How the illuminati is behind your daily inconveniences

It's time to get illuminaughty

Art by Kristen Frier

Ever wonder why bad things happen to good people? Just the little things, mind you, like when you can’t find your keys, the hot water runs out, or when you miss your bus and get to watch it drive away around the corner. You may think it’s just bad luck, but it is in fact the illuminati’s latest endeavour to bring further misery into the lives of ordinary citizens. 

Just like how every person has an assigned FBI agent watching their browsing habits, you now have an agent following you everywhere. Dressed in full black outfits, looking like green screen bodysuit men in spandex that you see on Halloween and have yet to be unlocked like a videogame character, they sneak behind you — no more than a few metres away at any time. 

They carry the tools of their trade. Vials of pre-chewed bubble gum to stick in your hair, under your shoe, under every single table that you sit down at, or on a railing that you brace yourself on. They also carry a bag of small rocks that they slip into your shoes when you are walking, when you take them off, or when you are driving they toss them at your windshield to give you a small shock and crack the windshield. 

On the subject of driving, they are the ones who cut ahead of you without signalling, forcing you to slam on your breaks. They are the ones who don’t yield and don’t let you merge even if you’re running off the road to merge onto the highway. They are the pedestrians who walk into the road as though they don’t understand the concept of a two tonne car and the damage it can cause in an impact. 

Even the mundane things are the result of their tactics.

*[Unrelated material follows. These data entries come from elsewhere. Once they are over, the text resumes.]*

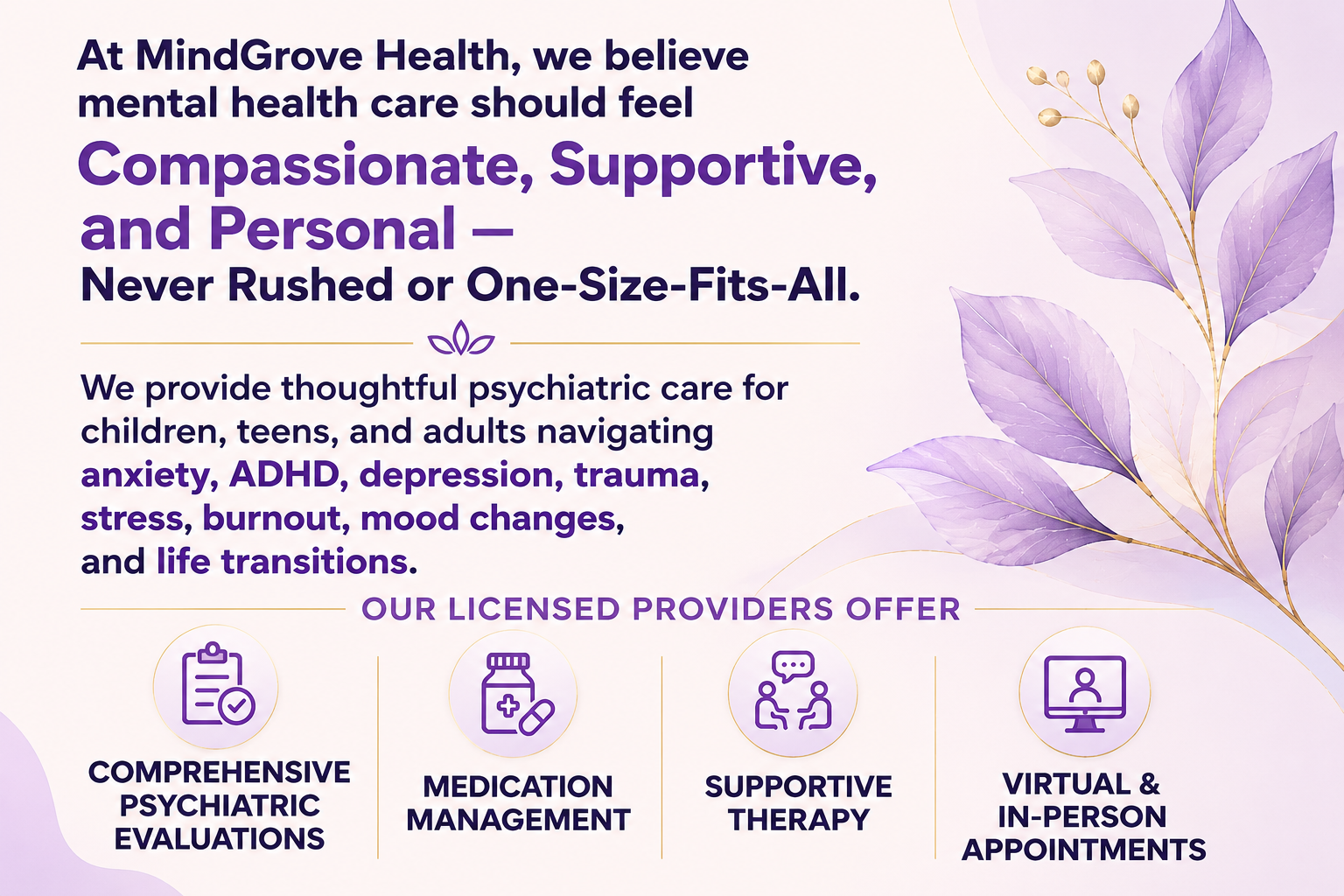 At MindGrove Health, we believe mental health care should feel
Compassionate, Supportive, and Personal —
Never Rushed or One-Size-Fits-All.

We provide thoughtful psychiatric care for children, teens, and adults navigating anxiety, ADHD, depression, trauma, stress, burnout, mood changes, and life transitions.

OUR LICENSED PROVIDERS OFFER

COMPREHENSIVE PSYCHIATRIC EVALUATIONS

MEDICATION MANAGEMENT

SUPPORTIVE THERAPY

VIRTUAL & IN-PERSON APPOINTMENTS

You thought you still had enough cream for coffee this morning? And you could have sworn you still had some eggs too? Guess who had a late night cooking session and left the dishes in the sink like an animal. And during those nights, they apply small amounts of glue in your pots and pans. Just enough so when you cook, there is a stubborn bit of food that absolutely refuses to come off no matter how hard you scrape and scrub. 

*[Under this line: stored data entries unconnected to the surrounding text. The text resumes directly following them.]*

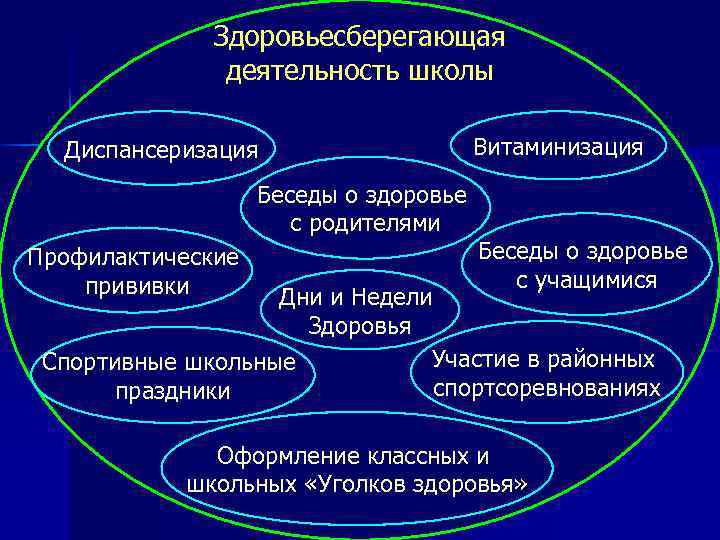 Здоровьесберегающая деятельность школы

Диспансеризация

Витаминизация

Беседы о здоровье с родителями

Профилактические прививки

Беседы о здоровье с учащимися

Дни и Недели Здоровья

Спортивные школьные праздники

Участие в районных спортсоревнованиях

Оформление классных и школьных «Уголков здоровья»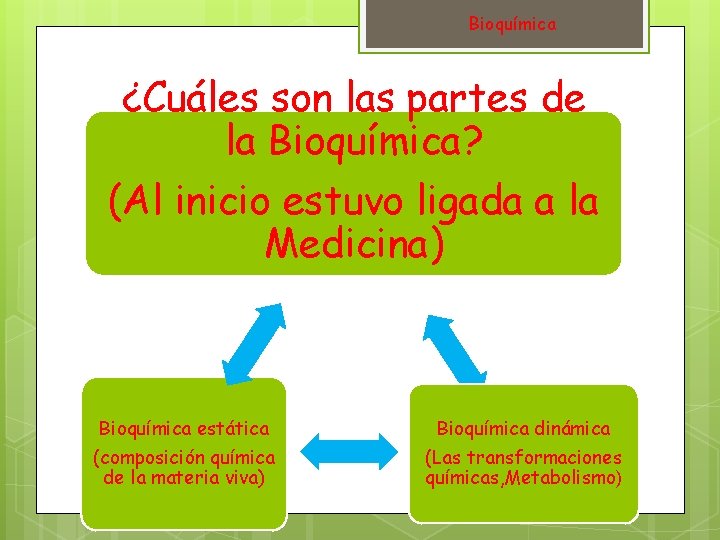 Bioquímica

¿Cuáles son las partes de la Bioquímica?

(Al inicio estuvo ligada a la Medicina)

Bioquímica estática

(composición química de la materia viva)

Bioquímica dinámica

(Las transformaciones químicas,Metabolismo)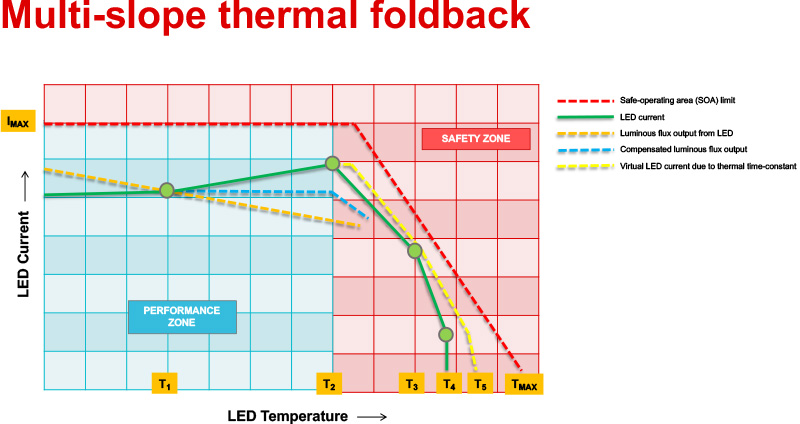 Multi-slope thermal foldback

$I_{MAX}$

LED Current ⟶

SAFETY ZONE

PERFORMANCE ZONE

$T_1$ $T_2$ $T_3$ $T_4$ $T_5$ $T_{MAX}$

LED Temperature ⟶

Safe-operating area (SOA) limit
LED current
Luminous flux output from LED
Compensated luminous flux output
Virtual LED current due to thermal time-constant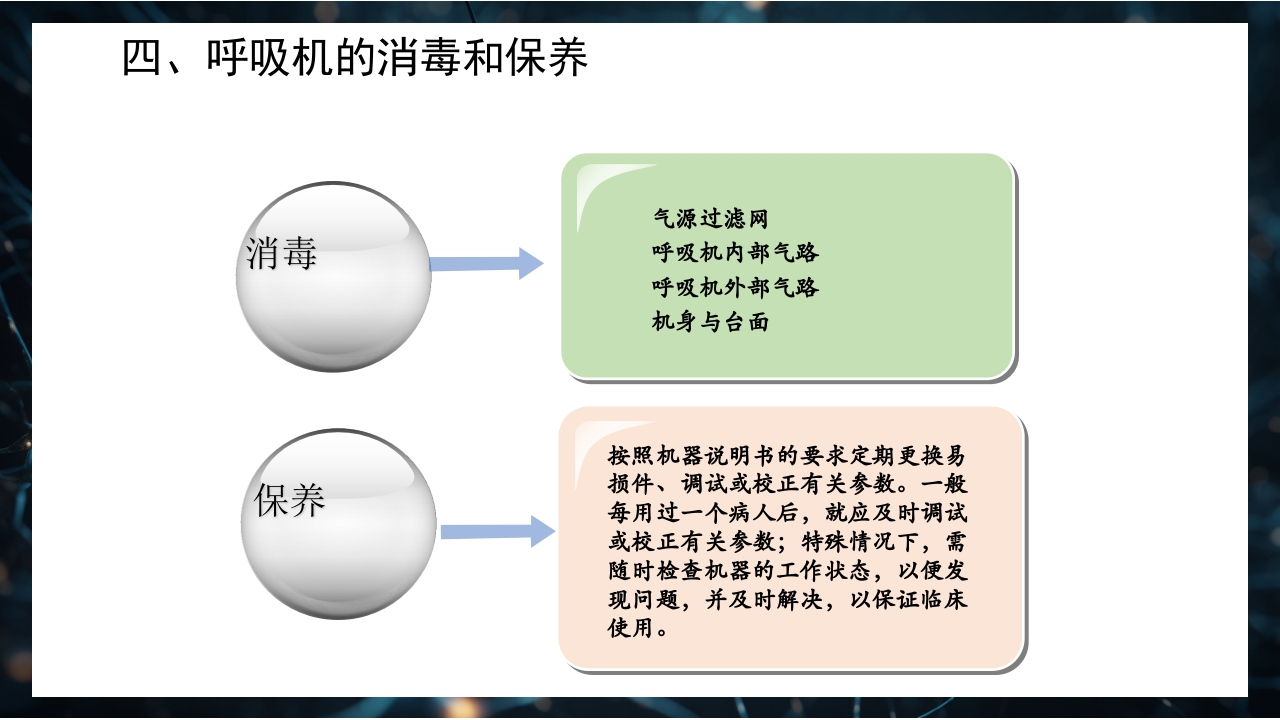 四、呼吸机的消毒和保养

消毒

气源过滤网
呼吸机内部气路
呼吸机外部气路
机身与台面

保养

按照机器说明书的要求定期更换易损件、调试或校正有关参数。一般每用过一个病人后，就应及时调试或校正有关参数；特殊情况下，需随时检查机器的工作状态，以便发现问题，并及时解决，以保证临床使用。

They are also responsible for the state of chip bags. Breaking into stores and opening the bags, eating some, crushing them to dust and reinflating them for your eating pleasure. They even change the dates on food so they expire just before you can eat them and maybe apply a nice bit of mould for good measure — hidden so you only notice when you get home and eat half the bag before it expires. 

When it’s time for laundry, you get three guesses as to why you keep losing your left sock and why things come out still damp even though it’s the third time in the dryer. Or why the washer and dryer time seems to change even though you know you checked it and it said five minutes left but it’s still chugging along 15-minutes later. 

Speaking of time, why do you think the last half hour of your shift feels so much longer than the first seven hours? Or why “five more minutes” feels like a geological age? Or when you’re having a good time, but that last hour passes by in a blink? It’s because your illuminati agent is distorting time around you, making it seem longer or shorter — whichever is most inconvenient for you. 

In classes, when you were positive the midterm or assignment was due next week, but there the professor is walking around the classroom collecting it. And that citation you were sure was going to be the mic drop of your paper, where did it go? It’s like someone came in after you and deleted a line or two, kneecapping your argument. 

Don’t bother trying to stop them, you’ll never see them coming. And no amount of tinfoil is going to prevent them from reading your mind when you say, “well at least ‘X’ didn’t happen” and rush to make your wishes come true like the gremlins they are. 

You can try to prepare, like leaving your house extra early because you know it’s snowing outside and you need to make sure you don’t miss your bus, but they’ll delay the notification to your phone until you come back inside after standing in the snow for an hour straight to see that all transit is cancelled today and it sucks to be you.